If there are a lot, you can enter in a range to sum.

=sum(a1:a10)

This saves a lot of typing and probably errors. Much of function usage is learning the functions originally and then using on a regular basis.

A good trick you can do is naming a range of values. To do this:

- Highlight the range of values you want
- Right click to bring up the menu
- Name the range something meaningful

Now, if I named the range a1:a10 “range1”, I can do this:

=sum(range1)

This will sum everything in that range. Of course, you can easily see how doing any math operation is made quicker by this method.

**Operators**

Order of precedence is important for any software that does calculations. When writing formulas, the order has to be correct for you to get the result that you want. Operators are symbols that tell Excel what type of calculation to perform. It has all the usual types that you can think of. These include arithmetic, comparison, text, and reference operators.

Excel looks at cell contents from left to right, generally. Of course, higher precedence items get evaluated first. Then, anything in parentheses is looked at first.

**Functions**

Functions simplify your formula writing a lot. While you can create and write your own formulas, there is probably a function that does it. So, using the function just saves you time and effort. A function contains an equal sign, parentheses and arguments. Arguments consist of cell references, ranges, constants, text, and range names. Btw, any text arguments must be enclosed with quotation marks.
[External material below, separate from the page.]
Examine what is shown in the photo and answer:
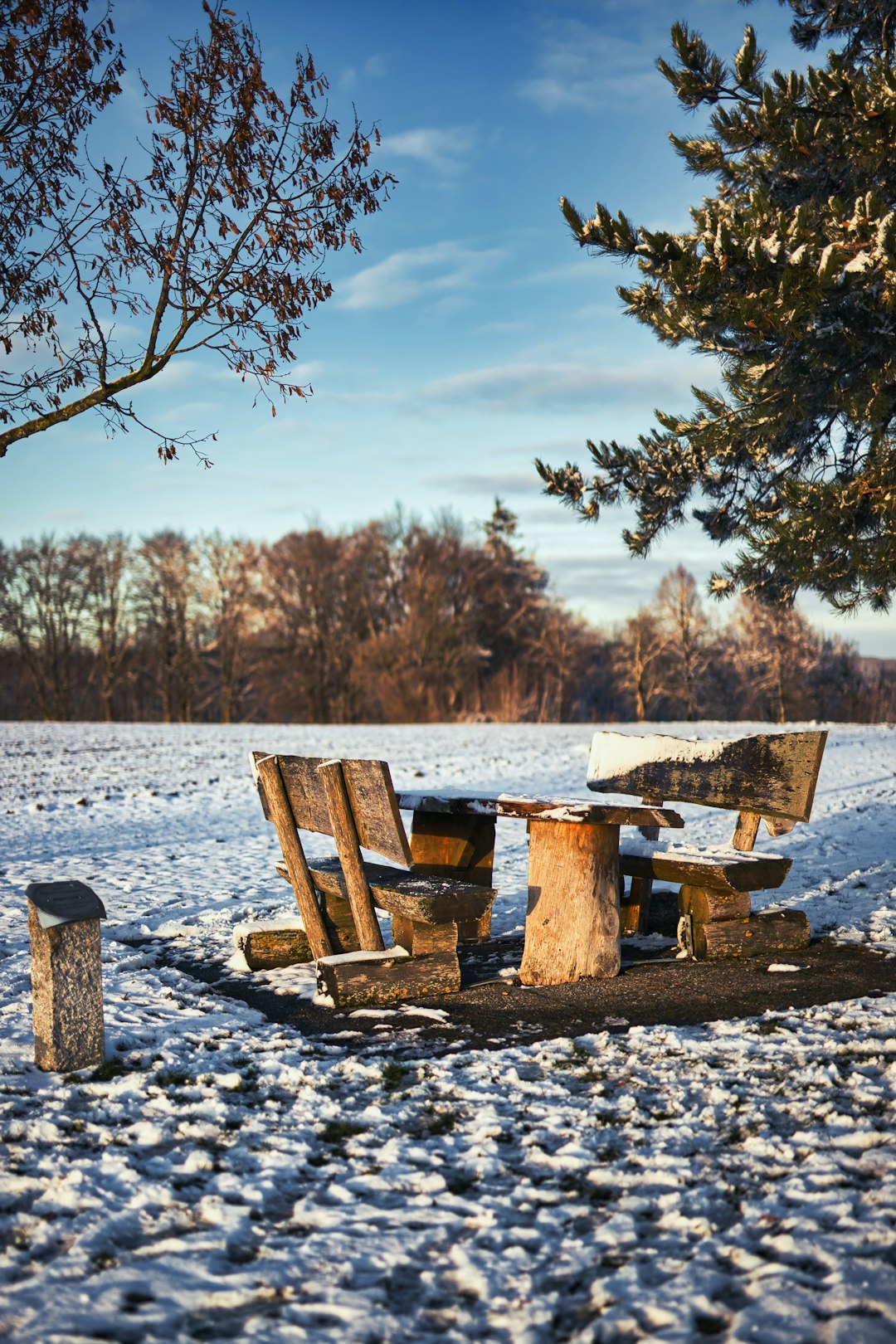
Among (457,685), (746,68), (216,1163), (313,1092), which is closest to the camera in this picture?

Functions can be nested as in most programming languages. Nested functions get evaluated first. Some of the more common functions are included in the “AutoSum” tab. Click it and choose which you want. You can choose sum, average, count, max, and min.

When typing a function in a cell, you might not remember what arguments it needs. Make sure and look in the formula bar. It will give you hints as to what you need. When getting the #Value error, don’t panic. It is one of the most common errors. It usually happens when one of the cells it is looking at contains text instead of a numerical value.

You can find all the formulas available to Excel on the functions tab, on the ribbon. You can start there if you do not remember the details of a function you want. Sometimes, it is fun to just explore the different functions!

The function library organizes everything by categories. These categories can include finance, date, time, and text.